→ Metin Alıntısı:
'''

Sayfalar

22 Ocak 2014 Çarşamba

Oscar Heyecanı

Sinemaseverlerin, yedinci sanata gönül verenlerin sonucunu merakla
beklediği Oscar'a aday olan filmler ile oyuncu ve yönetmenler belli
oldu.
Dünya sinemasının en saygın yarışması olarak kabul edilen, 2 Mart'ta
86.kez dağıtılacak Oscar ödüllerine aday olan filmler sinemalarda da
ardı ardına seyircinin karşısına çıkıyor.
Akademi Ödülleri olarak da bilinen Oscar'da bu yıl ''Düzenbaz'',
''Kaptan Phillips'', ''Sınırsızlar Kulübü'', ''Yerçekimi'', ''12
Yıllık Esaret', ''Para Avcısı'', ''Nebraska'', ''Her'', ''Philomena''
En İyi Film Ödülünü kazanabilmek için yarışacak.
''Altın Küre'' de dokuz ödül birden kazanan David O. Russel''in
çektiği ''Düzenbaz'' Oscar'da da favori gösterilse de Steve McQeen'in
yönetmenliğini yaptığı ABD'deki kölelik üzerine çekilmiş en iyi
filmlerden biri olarak değerlendirilen, izlerken düşündüren,
köleliğin temel sorunlarını tüm çıplaklığı ile gözler önüne seren
''12 Yıllık Esaret'', ''En İyi Film'' heykelciğini kapacak gibi
görünüyor.

'''

→ Listelenen Satırlar:
'''

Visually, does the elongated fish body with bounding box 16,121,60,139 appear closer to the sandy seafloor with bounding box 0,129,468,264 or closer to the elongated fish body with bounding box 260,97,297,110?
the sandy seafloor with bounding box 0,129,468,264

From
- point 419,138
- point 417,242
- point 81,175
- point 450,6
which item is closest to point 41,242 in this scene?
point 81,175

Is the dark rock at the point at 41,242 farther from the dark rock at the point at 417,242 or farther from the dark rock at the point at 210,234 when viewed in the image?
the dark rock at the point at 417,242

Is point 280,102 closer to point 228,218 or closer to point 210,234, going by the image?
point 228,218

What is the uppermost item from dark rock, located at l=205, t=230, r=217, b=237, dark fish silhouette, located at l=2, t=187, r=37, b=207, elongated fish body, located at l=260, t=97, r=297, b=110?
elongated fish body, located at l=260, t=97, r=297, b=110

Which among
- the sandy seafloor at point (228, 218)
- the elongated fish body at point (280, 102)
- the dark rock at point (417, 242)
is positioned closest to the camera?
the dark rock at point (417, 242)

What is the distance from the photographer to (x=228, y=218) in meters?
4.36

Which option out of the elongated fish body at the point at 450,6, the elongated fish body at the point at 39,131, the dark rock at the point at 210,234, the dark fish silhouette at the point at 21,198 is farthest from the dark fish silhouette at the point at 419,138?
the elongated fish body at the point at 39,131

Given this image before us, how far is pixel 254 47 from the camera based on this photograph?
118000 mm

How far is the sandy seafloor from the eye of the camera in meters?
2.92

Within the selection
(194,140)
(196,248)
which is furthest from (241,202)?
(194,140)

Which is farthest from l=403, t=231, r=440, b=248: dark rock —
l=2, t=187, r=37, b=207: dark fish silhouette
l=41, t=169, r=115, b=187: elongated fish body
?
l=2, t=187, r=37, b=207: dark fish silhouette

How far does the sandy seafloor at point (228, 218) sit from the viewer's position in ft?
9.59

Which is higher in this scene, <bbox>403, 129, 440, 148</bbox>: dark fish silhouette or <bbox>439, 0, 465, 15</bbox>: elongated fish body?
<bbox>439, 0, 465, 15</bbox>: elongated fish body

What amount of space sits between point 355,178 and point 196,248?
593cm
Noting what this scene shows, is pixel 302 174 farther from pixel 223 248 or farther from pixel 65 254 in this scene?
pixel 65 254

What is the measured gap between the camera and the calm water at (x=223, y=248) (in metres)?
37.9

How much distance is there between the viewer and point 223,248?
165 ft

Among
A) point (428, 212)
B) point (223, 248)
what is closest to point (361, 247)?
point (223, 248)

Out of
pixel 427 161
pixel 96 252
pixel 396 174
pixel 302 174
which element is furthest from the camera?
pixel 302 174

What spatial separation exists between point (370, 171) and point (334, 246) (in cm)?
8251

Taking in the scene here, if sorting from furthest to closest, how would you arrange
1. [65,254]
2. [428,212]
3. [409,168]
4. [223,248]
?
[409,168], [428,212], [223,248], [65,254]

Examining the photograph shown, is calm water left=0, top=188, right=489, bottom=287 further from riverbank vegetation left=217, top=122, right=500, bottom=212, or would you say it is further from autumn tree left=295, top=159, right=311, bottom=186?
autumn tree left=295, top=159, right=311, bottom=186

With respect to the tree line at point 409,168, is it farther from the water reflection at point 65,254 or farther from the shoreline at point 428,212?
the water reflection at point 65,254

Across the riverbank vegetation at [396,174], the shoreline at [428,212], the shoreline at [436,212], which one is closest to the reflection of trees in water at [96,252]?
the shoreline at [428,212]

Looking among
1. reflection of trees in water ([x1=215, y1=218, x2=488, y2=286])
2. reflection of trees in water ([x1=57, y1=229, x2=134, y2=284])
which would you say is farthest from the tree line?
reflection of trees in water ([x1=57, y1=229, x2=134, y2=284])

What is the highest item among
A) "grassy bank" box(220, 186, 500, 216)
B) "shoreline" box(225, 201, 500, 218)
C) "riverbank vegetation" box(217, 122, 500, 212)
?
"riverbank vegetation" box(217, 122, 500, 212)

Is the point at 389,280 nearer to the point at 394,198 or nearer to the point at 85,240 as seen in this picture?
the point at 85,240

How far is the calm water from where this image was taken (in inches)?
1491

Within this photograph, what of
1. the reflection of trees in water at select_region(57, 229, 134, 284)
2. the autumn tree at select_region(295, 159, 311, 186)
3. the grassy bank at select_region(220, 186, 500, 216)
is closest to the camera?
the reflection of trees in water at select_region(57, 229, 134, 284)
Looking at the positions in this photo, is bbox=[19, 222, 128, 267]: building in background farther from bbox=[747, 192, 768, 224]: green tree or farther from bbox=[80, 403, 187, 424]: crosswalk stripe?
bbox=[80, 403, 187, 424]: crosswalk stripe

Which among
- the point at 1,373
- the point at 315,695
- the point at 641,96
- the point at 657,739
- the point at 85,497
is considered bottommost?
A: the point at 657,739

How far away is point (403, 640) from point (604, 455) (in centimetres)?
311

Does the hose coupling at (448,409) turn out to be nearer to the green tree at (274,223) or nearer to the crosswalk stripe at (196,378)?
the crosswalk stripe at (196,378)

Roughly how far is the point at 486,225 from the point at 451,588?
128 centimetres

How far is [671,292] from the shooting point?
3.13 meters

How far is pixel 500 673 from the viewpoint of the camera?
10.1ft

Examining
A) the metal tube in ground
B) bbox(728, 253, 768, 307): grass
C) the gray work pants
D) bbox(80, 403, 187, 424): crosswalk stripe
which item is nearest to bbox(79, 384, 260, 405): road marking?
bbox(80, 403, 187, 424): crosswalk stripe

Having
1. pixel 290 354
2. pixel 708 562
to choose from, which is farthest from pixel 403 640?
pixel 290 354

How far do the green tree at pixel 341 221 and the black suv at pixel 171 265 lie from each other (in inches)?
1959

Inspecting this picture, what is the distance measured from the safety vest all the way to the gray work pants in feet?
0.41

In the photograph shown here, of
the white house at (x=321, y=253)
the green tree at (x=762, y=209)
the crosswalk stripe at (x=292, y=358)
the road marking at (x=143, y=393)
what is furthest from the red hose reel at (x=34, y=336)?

'''

→ Alıştırma Seti:
[1] Oscar adaylıklarıyla ilgili metne göre aşağıdaki soruları yanıtlayın:
(a) Oscar ödülleri hangi tarihte ve kaçıncı kez dağıtılacak?
(b) Oscar'ın diğer adı nedir?
(c) Steve McQueen'in yönettiği film hangisidir?
[2] Oscar adaylıklarıyla ilgili metni son cümlesinden sonra sürdürün.
Satırlar, Oscar adaylıklarıyla ilgili metinden bağımsız, ayrı bir malzemedir.

→ Görev Yanıtları:
[1]
(a) Ödüller 2 Mart'ta, 86. kez dağıtılacak.
(b) Oscar, Akademi Ödülleri olarak da bilinir.
(c) Steve McQueen'in yönettiği film "12 Yıllık Esaret"tir.

[2]
Eğer, ''12 Yıllık Esaret'' bu dalda birinci olamazsa büyük haksızlık
olur. ''Para Avcısı'', ''Düzenbaz'', ''Sınırsızlar Kulübü'' den biri
de düşük olasılıkla ''En İyi Film Ödülü''nü kazanabilir.
Eğer bu filmlerden biri Akademi jürilerinin tercihi ile birincilik
kürsüsüne oturursa şaşırtıcı görülmemeli. Çünkü Oscar'ın geçmişinde
sinemaseverleri şaşırtan bir çok sonuçlar alınmıştı.
''Fargo'' ve dört Oscar ödüllü ''İhtiyarlara Yer Yok'' gibi kült
filmlerin yönetmeni Ethan Coen-Joel Coen kardeşlerin Cannes Film
Festivali'nde ödüller kazanan sinemaseverlerin de çok şans tanıdığı
''Sen Şarkılarını Söyle'' filminin aday gösterilmemesi ne denli
şaşırtıcı ise, Martin Scorsese'nin ''Para Avcısı''nın aday
gösterilmesi de o denli sürpriz bir karar olarak değerlendirildi.
Cate Blanchett, Amy Adams, Sandra Bullock, Judi Dench, Meryl
Streep'in aday olduğu ''En İyi Kadın Oyuncu ''dalında, Cate Blanchett,
Woody allen'in en başarılı yapıtları arasında gösterilen ''Mavi
Yasemin'' filmindeki müthiş oyunculuğu ile birinciliğe çok yakın
duruyor.
Blanchett'in ardından ''Yerçekimi''ndeki başarısı ile övgü toplayan,
filmi neredeyse tek başına sürükleyen Sandra Bullock'ın da bu dalda
Oscar heykelciğini kucağına alabileceği dillendiriliyor.


-Favori Leonardo DiCaprio-


Chiristan Bale, Bruce Dern, Leonardo DiCaprio, Chiwetel Ejiofor,
Matthew McConaughey'in yarışacağı ''En İyi Erkek Oyuncu''
kategorisinde ise ''Para Avcısı'' filminde yeteneklerini olabildiğince
sergileyen, harika oynayan, Altın Küre'de de bu filmdeki rolü ile
birincilik kazanan Leonordo DiCaprio, Oscar'da da bu başarısını
yineleyecek gibi görünüyor.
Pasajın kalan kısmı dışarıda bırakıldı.